*Consignes*.
• 1. Dans le texte sur le dépistage du cancer à Adrar, recopiez le passage qui va de « Dr Mabrouki a » à « motifs de soins. », ces deux bornes comprises.
• 2. Traduisez en anglais cette phrase du texte sur le dépistage du cancer à Adrar : « De l’avis de ce spécialiste, il s’avère « urgent et nécessaire » d’arrêter un plan d’action à même de permettre le dépistage précoce des maladies cancéreuses chez la tranche d’âge des 45 ans et plus chez les hommes et des 35 ans et plus chez les femmes, en plus de la programmation du traitement en temps approprié pour prendre en charge les malades. »

De l’avis de ce spécialiste, il s’avère « urgent et nécessaire » d’arrêter un plan d’action à même de permettre le dépistage précoce des maladies cancéreuses chez la tranche d’âge des 45 ans et plus chez les hommes et des 35 ans et plus chez les femmes, en plus de la programmation du traitement en temps approprié pour prendre en charge les malades.

Dr Mabrouki a préconisé également l’acquisition de certains moyens nécessaires pour un meilleur dépistage et diagnostic du cancer, dont la réalisation d’un laboratoire d’anatomie, l’établissement d’un registre des malformations néonatales, d’un autre de dépistage chromosomique pour être mis à contribution comme données fiables afin d’établir le lien des maladies à la radioactivité.

Il a estimé que registre actuel des cancéreux existant à Adrar n’est qu’un carnet descriptif sans étude analytique.

Le même responsable a émis le souhait de voir le centre anticancéreux d’Adrar contribuer à garantir les actions précités, dont le dépistage précoce du cancer, en vue d’une meilleure prise en charge médicale des patients et leur suivi périodique et régulier, en leur épargnant les lourdes charges et pénibles déplacements vers d’autres régions pour des motifs de soins.

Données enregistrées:
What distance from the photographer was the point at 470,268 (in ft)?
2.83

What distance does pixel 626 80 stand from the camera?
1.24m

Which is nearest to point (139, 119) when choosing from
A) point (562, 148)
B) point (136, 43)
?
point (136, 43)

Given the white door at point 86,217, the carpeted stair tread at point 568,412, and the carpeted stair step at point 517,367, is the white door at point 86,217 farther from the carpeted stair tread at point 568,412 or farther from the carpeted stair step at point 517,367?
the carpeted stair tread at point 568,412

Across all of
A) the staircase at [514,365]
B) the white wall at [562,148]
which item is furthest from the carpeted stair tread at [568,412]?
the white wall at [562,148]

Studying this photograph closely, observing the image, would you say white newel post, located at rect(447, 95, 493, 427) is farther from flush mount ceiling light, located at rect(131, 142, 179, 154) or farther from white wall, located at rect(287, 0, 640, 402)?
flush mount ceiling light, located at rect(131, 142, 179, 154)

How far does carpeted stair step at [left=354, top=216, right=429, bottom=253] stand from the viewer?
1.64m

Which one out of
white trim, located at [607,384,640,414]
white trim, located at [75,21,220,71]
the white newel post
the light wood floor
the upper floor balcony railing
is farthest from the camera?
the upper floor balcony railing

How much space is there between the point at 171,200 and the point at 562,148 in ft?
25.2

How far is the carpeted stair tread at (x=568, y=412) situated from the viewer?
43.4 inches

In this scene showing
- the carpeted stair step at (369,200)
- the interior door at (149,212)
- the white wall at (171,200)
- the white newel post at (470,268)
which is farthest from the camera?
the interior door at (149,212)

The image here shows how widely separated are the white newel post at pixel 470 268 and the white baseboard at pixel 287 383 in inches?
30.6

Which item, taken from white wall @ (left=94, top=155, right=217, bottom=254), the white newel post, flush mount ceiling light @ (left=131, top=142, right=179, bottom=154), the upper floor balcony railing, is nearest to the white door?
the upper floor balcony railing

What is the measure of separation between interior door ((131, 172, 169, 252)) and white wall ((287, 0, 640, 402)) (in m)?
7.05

*Réponses*.
• 1.
Dr Mabrouki a préconisé également l’acquisition de certains moyens nécessaires pour un meilleur dépistage et diagnostic du cancer, dont la réalisation d’un laboratoire d’anatomie, l’établissement d’un registre des malformations néonatales, d’un autre de dépistage chromosomique pour être mis à contribution comme données fiables afin d’établir le lien des maladies à la radioactivité.

Il a estimé que registre actuel des cancéreux existant à Adrar n’est qu’un carnet descriptif sans étude analytique.

Le même responsable a émis le souhait de voir le centre anticancéreux d’Adrar contribuer à garantir les actions précités, dont le dépistage précoce du cancer, en vue d’une meilleure prise en charge médicale des patients et leur suivi périodique et régulier, en leur épargnant les lourdes charges et pénibles déplacements vers d’autres régions pour des motifs de soins.

• 2. In this specialist's view, it is "urgent and necessary" to adopt an action plan capable of enabling the early detection of cancers in the age group of 45 and over among men and 35 and over among women, in addition to scheduling treatment at the appropriate time to care for patients.